CHIPOCO

ピラニアのCHIPOCOのレビュー・感想・評価

ピラニア(1978年製作の映画)
3.5
えー、残念ながらこの映画にはピラニアより頭のいい人間は出てきません。
主人公の2人は研究施設から生物兵器を放流しているにも関わらず態度が横柄です。
途中から正義感が湧いてきたのか、特攻作戦を行いますが、そもそも論お前らのせい感が否めませんし、降って湧いてきた工業廃水による殲滅作戦は完全なご都合主義です。
バカな探偵の女に飲んだくれのプータローが主人公一派ですが、倫理観が全くと言っていいほどありません。
不法侵入はするわ、危険な生物を河川に流すわ、ピラニア研究の博士を殴って拘束するわで登場から悪行に枚挙に暇がありません。
とりわけ、死んでピチピチのお爺さんの死体を警察に届けず勝手に埋葬しようとするのはどうかと思いました。78年当時って死体遺棄とか言う概念がなかったのでしょうか。
出てくる女性たちはみんな脱ぎ上戸です。どうにかして画面に乳を出そうと画策してきます。
ピラニアの脱走は、軍の過失であるため、主人公2人は戒厳令のため監視下に置かれます。
見張り番に探偵の女が色仕掛けをして気を引くのですが、空を指さして、「あっ、スーパーマン!」と叫んだと同時にブラウスをどどんとおっ広げます。全く乳をまろび出した意味がわかりません。
軍関係者も、軍属に関わらず分譲地でボロ儲けを画策する悪徳レジャー施設に出資している大佐と、なんの役にも立たなかった淡水魚の専門家の女博士だったりバカしかいません。
あの女博士とピラニアを開発した博士の匂わせは一体なんだったのでしょうか。全くの無駄です。
今作は、恐怖の元、ピラニアの全貌を拝むことは基本できずに、魚影と歯型、血飛沫を交えた水中カットを経たら明らかにマネキンの死体が完成します。
そこが怖さというよりおふざけに邪魔が入らないような配慮なのかな、と考えてしまいました。
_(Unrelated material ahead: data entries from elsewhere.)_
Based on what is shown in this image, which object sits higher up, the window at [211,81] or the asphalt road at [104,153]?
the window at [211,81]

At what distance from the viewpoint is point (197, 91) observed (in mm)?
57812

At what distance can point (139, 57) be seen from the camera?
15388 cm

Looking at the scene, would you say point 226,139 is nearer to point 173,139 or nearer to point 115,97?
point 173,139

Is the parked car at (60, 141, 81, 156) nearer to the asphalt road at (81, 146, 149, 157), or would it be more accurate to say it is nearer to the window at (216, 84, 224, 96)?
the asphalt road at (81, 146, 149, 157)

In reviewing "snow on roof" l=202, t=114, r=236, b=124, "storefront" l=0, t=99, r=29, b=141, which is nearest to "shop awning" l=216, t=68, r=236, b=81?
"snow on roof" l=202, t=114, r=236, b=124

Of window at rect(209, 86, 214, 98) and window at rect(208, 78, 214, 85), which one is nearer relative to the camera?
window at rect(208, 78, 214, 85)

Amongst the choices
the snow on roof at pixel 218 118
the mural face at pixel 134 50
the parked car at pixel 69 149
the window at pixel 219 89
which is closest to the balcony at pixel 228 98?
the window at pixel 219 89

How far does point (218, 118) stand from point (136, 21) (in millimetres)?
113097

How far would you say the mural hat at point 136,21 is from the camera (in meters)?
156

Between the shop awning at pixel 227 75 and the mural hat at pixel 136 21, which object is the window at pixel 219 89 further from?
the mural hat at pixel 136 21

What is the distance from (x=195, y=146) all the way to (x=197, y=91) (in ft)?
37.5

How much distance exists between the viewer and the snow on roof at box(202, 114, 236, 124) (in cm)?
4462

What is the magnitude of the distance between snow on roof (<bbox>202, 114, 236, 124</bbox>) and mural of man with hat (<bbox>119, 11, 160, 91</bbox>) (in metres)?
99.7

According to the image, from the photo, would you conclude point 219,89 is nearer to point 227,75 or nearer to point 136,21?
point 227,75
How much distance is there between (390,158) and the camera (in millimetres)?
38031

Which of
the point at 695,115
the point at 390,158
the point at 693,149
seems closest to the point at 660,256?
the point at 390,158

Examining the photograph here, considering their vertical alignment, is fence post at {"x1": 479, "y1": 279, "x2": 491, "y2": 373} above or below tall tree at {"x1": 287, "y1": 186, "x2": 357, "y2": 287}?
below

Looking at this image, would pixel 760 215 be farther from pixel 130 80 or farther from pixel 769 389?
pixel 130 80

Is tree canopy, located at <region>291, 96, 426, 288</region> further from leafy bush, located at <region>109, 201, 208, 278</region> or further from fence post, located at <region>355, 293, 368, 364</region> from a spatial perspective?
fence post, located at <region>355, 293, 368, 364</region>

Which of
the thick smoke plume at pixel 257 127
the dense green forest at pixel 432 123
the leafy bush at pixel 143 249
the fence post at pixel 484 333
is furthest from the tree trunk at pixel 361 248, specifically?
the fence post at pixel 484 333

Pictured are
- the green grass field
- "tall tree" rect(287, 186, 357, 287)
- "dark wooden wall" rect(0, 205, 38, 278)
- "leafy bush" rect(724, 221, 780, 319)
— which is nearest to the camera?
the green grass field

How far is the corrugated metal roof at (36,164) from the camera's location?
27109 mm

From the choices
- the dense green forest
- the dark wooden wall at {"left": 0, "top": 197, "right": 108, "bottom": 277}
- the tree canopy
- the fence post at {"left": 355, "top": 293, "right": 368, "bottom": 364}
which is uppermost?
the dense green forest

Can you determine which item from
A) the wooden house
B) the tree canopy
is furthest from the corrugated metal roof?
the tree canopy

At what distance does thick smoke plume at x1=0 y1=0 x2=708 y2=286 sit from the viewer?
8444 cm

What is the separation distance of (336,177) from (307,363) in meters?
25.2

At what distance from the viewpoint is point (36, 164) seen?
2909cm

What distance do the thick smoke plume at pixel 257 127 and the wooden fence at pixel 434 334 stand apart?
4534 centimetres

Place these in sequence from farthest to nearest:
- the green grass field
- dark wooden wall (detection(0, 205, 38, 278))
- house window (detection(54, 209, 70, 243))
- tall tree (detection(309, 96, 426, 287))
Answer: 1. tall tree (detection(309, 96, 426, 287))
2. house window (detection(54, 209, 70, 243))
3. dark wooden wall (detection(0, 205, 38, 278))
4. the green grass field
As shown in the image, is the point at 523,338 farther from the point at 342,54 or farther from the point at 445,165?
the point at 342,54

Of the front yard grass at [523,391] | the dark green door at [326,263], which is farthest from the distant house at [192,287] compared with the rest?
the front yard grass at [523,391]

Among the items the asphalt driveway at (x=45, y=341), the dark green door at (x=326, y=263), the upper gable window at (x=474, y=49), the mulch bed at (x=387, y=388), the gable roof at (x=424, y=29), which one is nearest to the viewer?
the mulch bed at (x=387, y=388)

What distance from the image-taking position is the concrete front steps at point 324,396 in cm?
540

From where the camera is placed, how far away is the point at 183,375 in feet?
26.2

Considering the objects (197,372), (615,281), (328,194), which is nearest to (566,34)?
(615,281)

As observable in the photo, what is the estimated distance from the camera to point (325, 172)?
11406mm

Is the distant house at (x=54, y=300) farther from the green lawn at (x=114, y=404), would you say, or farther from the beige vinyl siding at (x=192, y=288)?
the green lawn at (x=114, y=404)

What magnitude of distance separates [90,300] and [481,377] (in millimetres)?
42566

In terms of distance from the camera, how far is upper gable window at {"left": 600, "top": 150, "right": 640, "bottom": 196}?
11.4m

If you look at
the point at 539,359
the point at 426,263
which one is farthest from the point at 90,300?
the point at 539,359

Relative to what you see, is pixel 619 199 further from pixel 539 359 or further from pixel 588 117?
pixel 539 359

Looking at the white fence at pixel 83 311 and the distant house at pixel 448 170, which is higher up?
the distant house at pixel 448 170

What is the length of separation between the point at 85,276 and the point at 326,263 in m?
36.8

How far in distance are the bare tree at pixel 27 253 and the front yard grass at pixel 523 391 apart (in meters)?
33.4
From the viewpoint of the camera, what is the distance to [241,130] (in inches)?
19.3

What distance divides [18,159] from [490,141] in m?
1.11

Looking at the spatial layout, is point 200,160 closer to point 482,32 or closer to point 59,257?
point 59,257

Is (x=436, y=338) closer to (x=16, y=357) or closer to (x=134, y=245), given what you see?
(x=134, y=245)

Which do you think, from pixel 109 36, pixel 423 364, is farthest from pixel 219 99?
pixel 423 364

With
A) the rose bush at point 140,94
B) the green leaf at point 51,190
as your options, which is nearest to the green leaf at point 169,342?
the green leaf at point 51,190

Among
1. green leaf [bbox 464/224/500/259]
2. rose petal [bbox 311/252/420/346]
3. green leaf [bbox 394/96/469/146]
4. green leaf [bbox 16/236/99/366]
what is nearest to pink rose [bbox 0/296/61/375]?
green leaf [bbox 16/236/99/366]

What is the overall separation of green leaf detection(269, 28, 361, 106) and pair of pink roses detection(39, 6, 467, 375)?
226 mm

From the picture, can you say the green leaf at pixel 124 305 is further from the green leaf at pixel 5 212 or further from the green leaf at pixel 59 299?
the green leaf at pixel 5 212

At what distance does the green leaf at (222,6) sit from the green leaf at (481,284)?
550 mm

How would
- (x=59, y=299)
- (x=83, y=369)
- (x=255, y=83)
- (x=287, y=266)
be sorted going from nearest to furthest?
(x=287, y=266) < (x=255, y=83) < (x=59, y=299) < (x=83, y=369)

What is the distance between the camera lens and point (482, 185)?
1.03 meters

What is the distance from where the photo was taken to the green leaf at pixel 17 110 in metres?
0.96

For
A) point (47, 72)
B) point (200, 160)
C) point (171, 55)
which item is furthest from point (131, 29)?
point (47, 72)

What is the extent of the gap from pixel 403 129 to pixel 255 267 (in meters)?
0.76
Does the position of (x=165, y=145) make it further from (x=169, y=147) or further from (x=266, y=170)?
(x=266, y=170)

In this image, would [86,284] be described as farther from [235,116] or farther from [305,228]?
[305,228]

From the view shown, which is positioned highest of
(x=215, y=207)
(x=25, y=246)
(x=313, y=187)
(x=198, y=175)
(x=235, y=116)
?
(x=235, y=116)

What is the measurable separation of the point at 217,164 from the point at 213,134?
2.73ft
以上の点から、全く真面目にホラーとして見せようとしていなく、コメディ色強めで観客に飽きをこさせない作りをしているのが、監督ジョー・ダンテが「グレムリン」を製作していく序章の片鱗を物語っています。
ピラニアがギズモという圧倒的なアイコンキャラクターにすげ替わった上でブラッシュアップしていたのだな、と納得してしまいました。

あと、個人的に、主人公のプータローの元嫁との間の娘が、ムカつくサマーキャンプの先生の写真を的にダーツをしているのがアリスクーパーみたいでよかったです。